**Exercise requirements:**
**A.** In the passage on the Supreme Court's health care decision, why does the writer say "Of course I am for it" about the bill? Answer in one to three sentences.
**B.** Pick up the passage on the Supreme Court's health care decision after its last sentence and carry it forward.

**Reading passage:**
John and I were thrilled to hear the announcement of the Supreme Court’s decision on the American Care Act. Well, were thrilled to hear CNN’s retraction of their first statement that the individual mandate was overturned. First because of the implications for our country, second because it is in line with our faith beliefs, and third for how it has already benefited our family.
Studying public health over the past few years has made me realize how important some of the provisions of the act are. We spend the highest amount in the world on health care per capita. And if I remember correctly from my public health classes, we spend some 5% of that on preventative care. As we all know, an ounce of prevention is worth a pound of cure. Literally – it costs far less to prevent diseases than to deal with them after they appear.
So a bill that focuses on prevention and expands health care to people who can’t afford it by increasing who is eligible for Medicaid? Of course I am for it. Public health and social justice meet. Let’s all celebrate! Academics of how improving the health of a nation benefits everyone aside, the Catholic Church teaches that health care is a human right:
In our Catholic tradition, health care is a basic human right. Access to health care should not depend on where a person works, how much a family earns, or where a person lives. USCCB
(Regardless of where you live – so even if you live in a state like Florida where your Governor wants to turn down federal money, his own taxpayers’ dollars, you still deserve it).

**Spatial grounding data:**
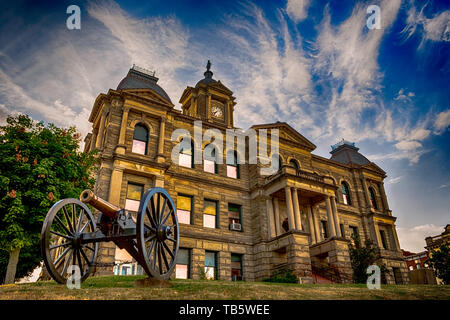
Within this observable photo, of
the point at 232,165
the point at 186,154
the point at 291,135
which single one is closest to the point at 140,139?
the point at 186,154

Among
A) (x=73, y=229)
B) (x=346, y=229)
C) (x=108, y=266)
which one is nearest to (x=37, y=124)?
(x=108, y=266)

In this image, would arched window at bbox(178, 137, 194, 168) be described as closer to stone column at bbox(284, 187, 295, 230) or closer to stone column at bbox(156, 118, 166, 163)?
stone column at bbox(156, 118, 166, 163)

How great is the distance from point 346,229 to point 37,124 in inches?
958

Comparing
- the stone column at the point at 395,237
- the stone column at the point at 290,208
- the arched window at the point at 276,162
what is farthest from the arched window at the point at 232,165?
the stone column at the point at 395,237

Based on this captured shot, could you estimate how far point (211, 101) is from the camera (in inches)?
1097

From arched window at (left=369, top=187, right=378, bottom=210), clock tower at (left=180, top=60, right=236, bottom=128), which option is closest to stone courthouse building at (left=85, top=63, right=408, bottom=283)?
clock tower at (left=180, top=60, right=236, bottom=128)

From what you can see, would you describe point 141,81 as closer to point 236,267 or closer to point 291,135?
point 291,135

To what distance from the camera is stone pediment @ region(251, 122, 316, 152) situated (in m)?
26.1

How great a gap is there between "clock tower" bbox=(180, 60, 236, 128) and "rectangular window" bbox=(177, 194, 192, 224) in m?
8.18

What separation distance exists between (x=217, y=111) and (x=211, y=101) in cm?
104

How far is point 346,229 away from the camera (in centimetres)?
2777
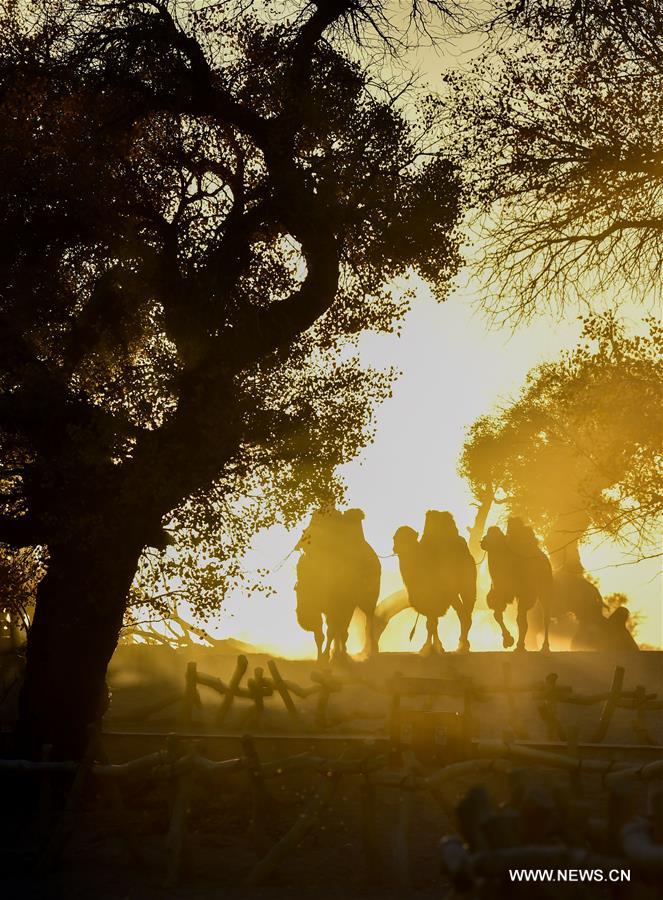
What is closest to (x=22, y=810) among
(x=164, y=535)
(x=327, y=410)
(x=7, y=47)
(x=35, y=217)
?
(x=164, y=535)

**Results of the tasks:**
**A.** The bill focuses on prevention, which costs far less than treating diseases after they appear. It also extends care to people who can't afford it by widening Medicaid eligibility. For the writer, this is where public health and social justice meet.

**B.**
So I was excited it passed. Even the individual mandate part. Would I have liked to see a different system, such as a public option? Yes, I would have. But what baffles my mind is why more people aren’t for it. It’s about personal responsibility and not passing on your burdens to others – the Republican mantra! And I agree – we should be responsible for ourselves when we can be. Lots of people without insurance do not pay their medical bills, which raises the cost of services on people who do pay to make up the difference. Ironically, the people who are hit hardest are those without insurance. Their bills are significantly higher than when you have insurance. But when everyone has it, everyone pays a fair amount. No screwing each other over allowed.
I digress. The point is – Obamacare has already saved us thousands of dollars. When we started grad school we were 24 and required to buy health insurance. (How come no one points out that public schools already mandate purchasing health insurance?? Socialism!) After the ACA went into effect, we could go back on our parents’ insurance. John did for two semesters, I did for one (my dad’s plan switched and wouldn’t cover anything out here. Little loophole we need to fix, otherwise its really only providing coverage for people living in 100 sq mile radius of their parents!). It didn’t cost my father-in-law a thing to add John, and for my parents, I believe it was much less than what an individual plan for me would have cost.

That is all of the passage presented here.